The mathematical description of the plane
To define a plane in space, we present a general equation:
A × x + B × y + C × z + D = 0
Here, Latin capital letters represent specific numbers. The first three of them determine the coordinates of the normal plane vector. If it is denoted by n¯, then:
n¯ = (A; B; C)
This vector is perpendicular to the plane; therefore, it is called a guideline. His knowledge, as well as the known coordinates of a point belonging to the plane, uniquely specify the latter.
If the point P (x 1 ; y 1 ; z 1 ) of the plane belongs, then the free term D is calculated as follows:
D = -1 × (A × x 1 + B × y 1 + C × z 1 )
We solve a couple of problems using the general equation for the plane.
The problem of finding a normal plane vector
The plane is defined as follows:
(y - 3) / 2 + (x + 1) / 3 - z / 4 = 1
How to find a guide vector for her?
It follows from the above theory that the coordinates of the normal vector n¯ are the coefficients facing the variables. In this regard, to find n¯, one should write the equation in general form. We have:
1/3 × x + 1/2 × y - 1/4 × z - 13/6 = 0
Then the normal plane vector is:
n¯ = (1/3; 1/2; -1/4)
The task of compiling a plane equation
Given the coordinates of three points:
M 1 (1; 0; 0);
M 2 (2; -1; 5);
M 3 (0; -2; -2)
What will the equation of the plane containing all these points look like?
Through three points that do not belong to one line, only one plane can be drawn. To find its equation, we first calculate the direction vector of the plane n¯. To do this, proceed as follows: find two arbitrary vectors that belong to the plane, and calculate their vector product. It will give a vector that will be perpendicular to this plane, that is, n¯. We have:
M 1 M 2 ¯ = (1; -1; 5); M 1 M 3 ¯ = (-1; -2; -2);
n¯ = [M 1 M 2 ¯ × M 1 M 3 ¯] = (12; -3; -3)

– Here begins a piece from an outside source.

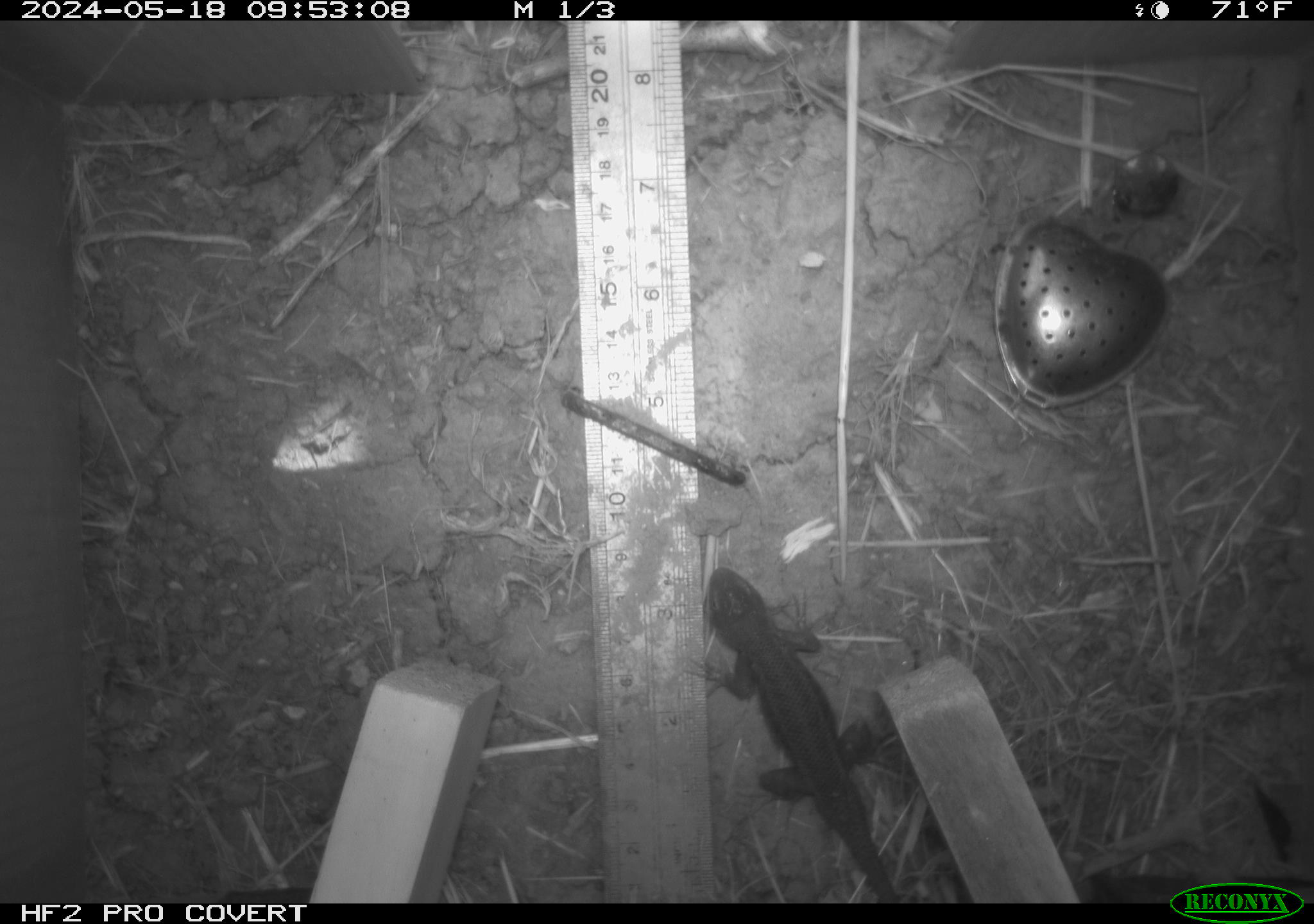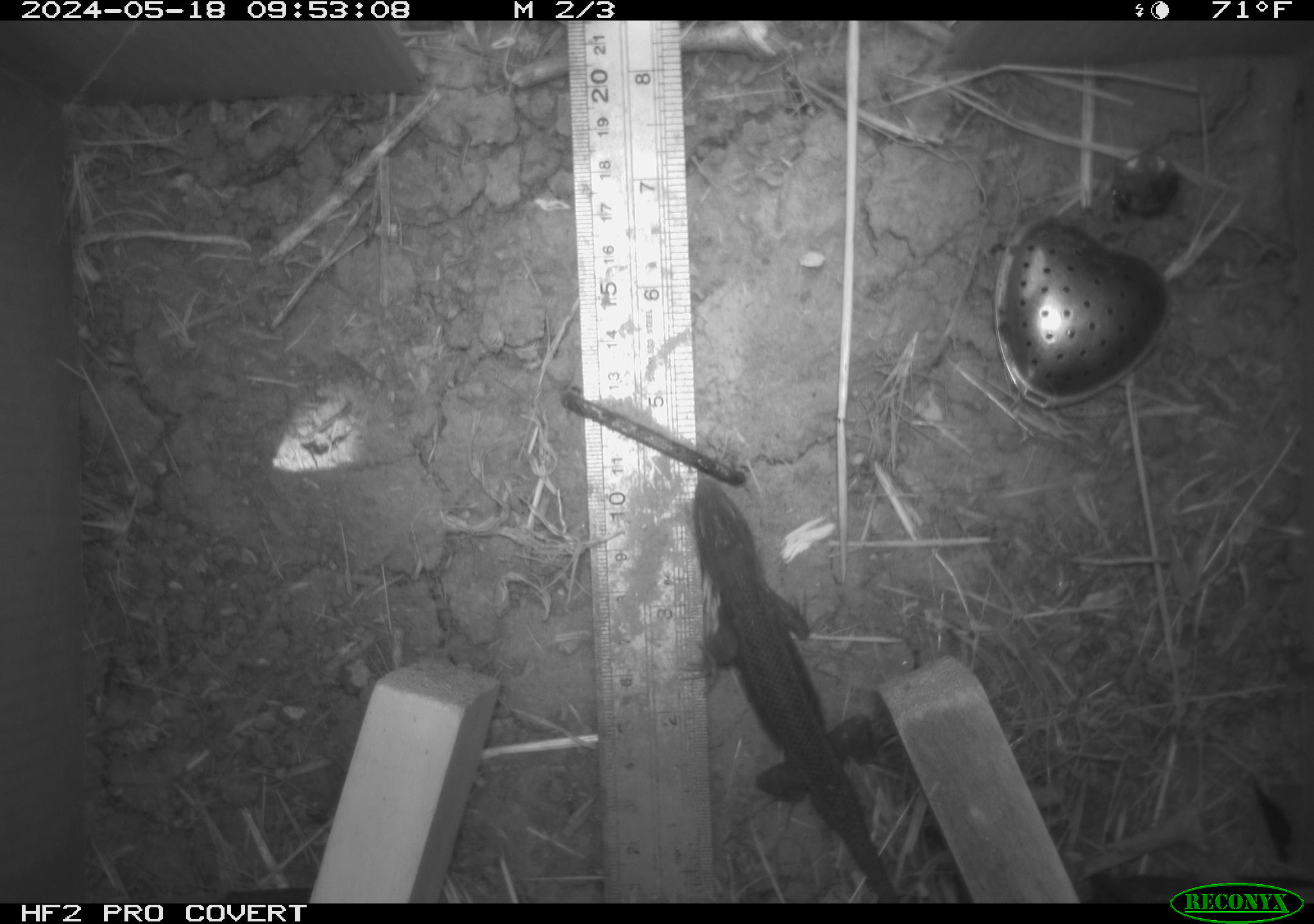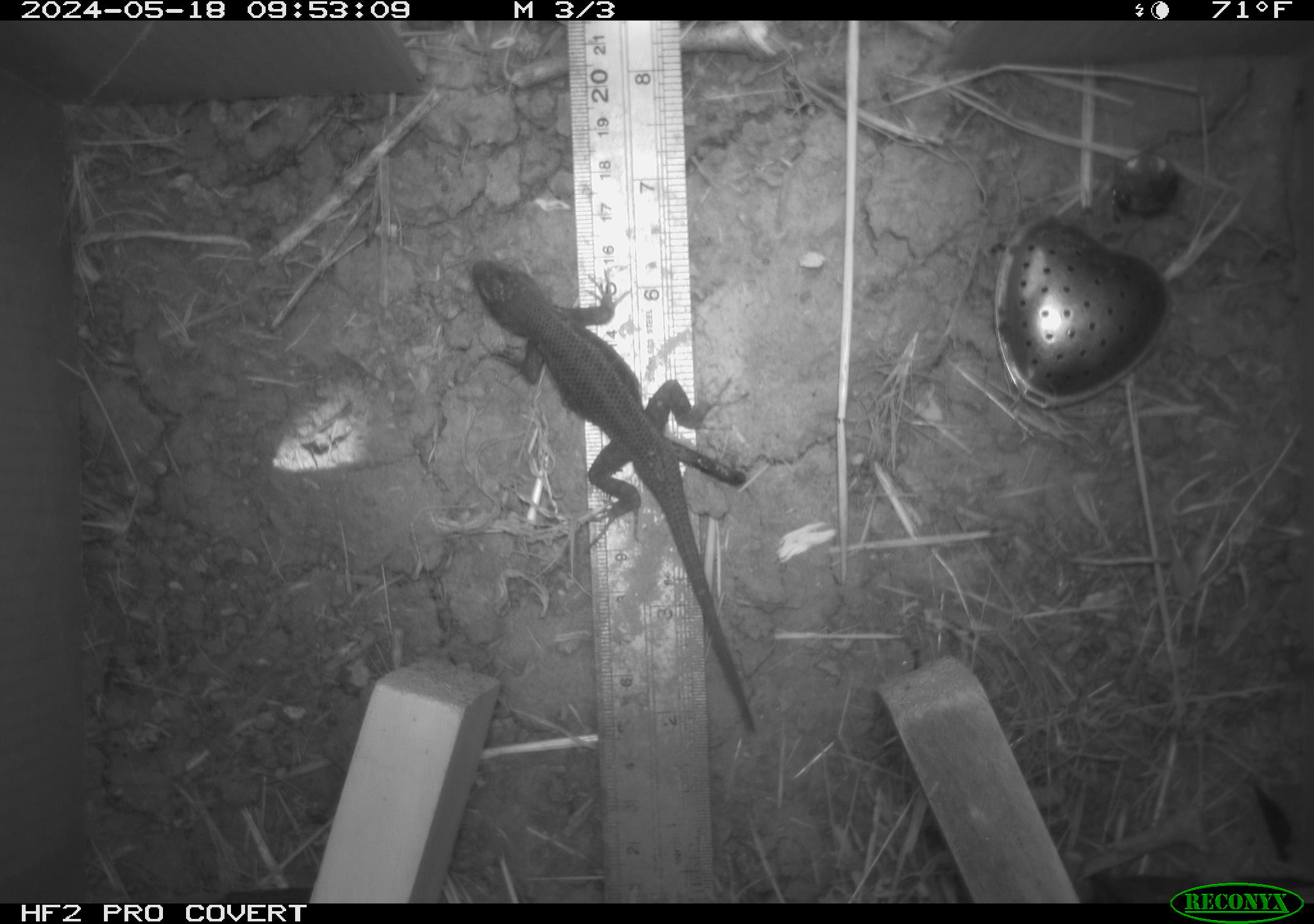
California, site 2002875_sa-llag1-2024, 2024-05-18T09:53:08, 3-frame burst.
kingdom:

Take the point M 1 to compose the expression of the plane. We get:
D = -1 × (12 × 1 + (-3) × 0 + (-3) × 0) = -12;
12 × x - 3 × y - 3 × z - 12 = 0 =>
4 × x - y - z - 4 = 0
We got an expression of a general type for a plane in space, first defining a directional vector for it.
The property of a vector product should be remembered when solving problems with planes, because it allows you to easily determine the coordinates of a normal vector in a simple way.